Scènes de genre, portraits, paysages, flux imaginaires, les sujets sont variés, les styles et les techniques utilisées le sont tout autant. On trouve des toiles brutes sur lesquelles les couleurs s’inscrivent de manière très déliée à la manière des esquisses ou des travaux préparatoires. D’autres tableaux jouent avec la matière et sont chargés de pâte. D’autres encore travaillent avec la transparence de jus délicats. La recherche de la plus grande ressemblance côtoie presque l’abstraction.

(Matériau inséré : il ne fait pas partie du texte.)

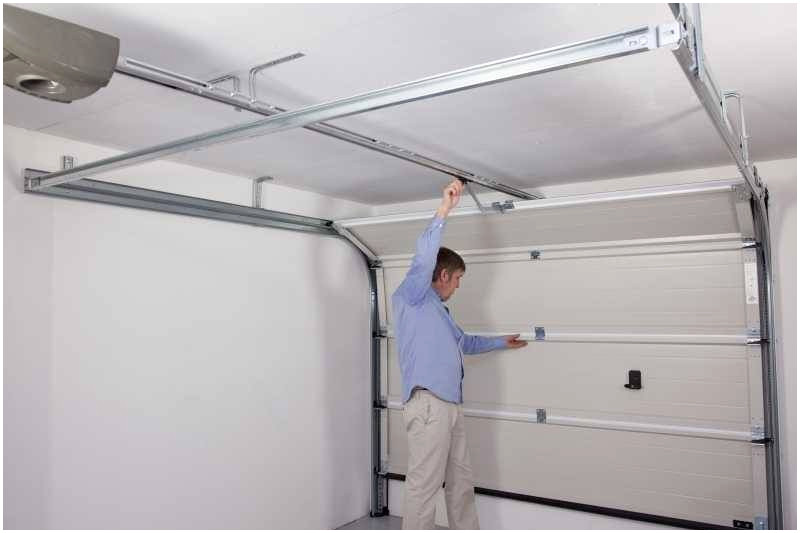 Motorisation porte de garage sectionnelle somfy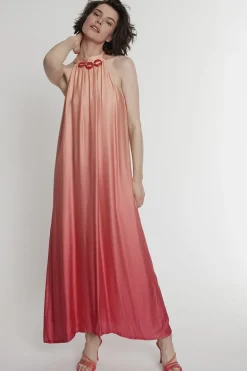 Dames jurk rose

On sent le grand plaisir que l’artiste prend à peindre et toute sa détermination, mais on sent aussi l’importance qu’il accorde au sujet et son désir de partager ces bribes de vie, ses réactions au monde qui nous entoure et ses fantasmes. Toutes ces peintures interrogent le geste de peindre aujourd’hui, hors des querelles qui ont émaillé l’histoire de la peinture. C’est sans doute en elle qu’Emilio López-Menchero parvient à réunir son identité et le monde. De la même manière qu’il cherchait à “être” un personnage mythique, ici il cherche à devenir la peinture elle-même.
Colette Dubois
(1) Architecte de formation, López-Menchero a toujours été fasciné par les théories d’Ernst Neufert et particulièrement par les éléments normés qui parsèment ses croquis et ses plans.
“Van Mol tot Molenbeek” d’Emilio López-Menchero, jusqu’au 2 septembre à De Garage, Onder-Den-Toren, 12 à 2800 Mechelen. Ouvert du jeudi au dimanche de 13 à 18h.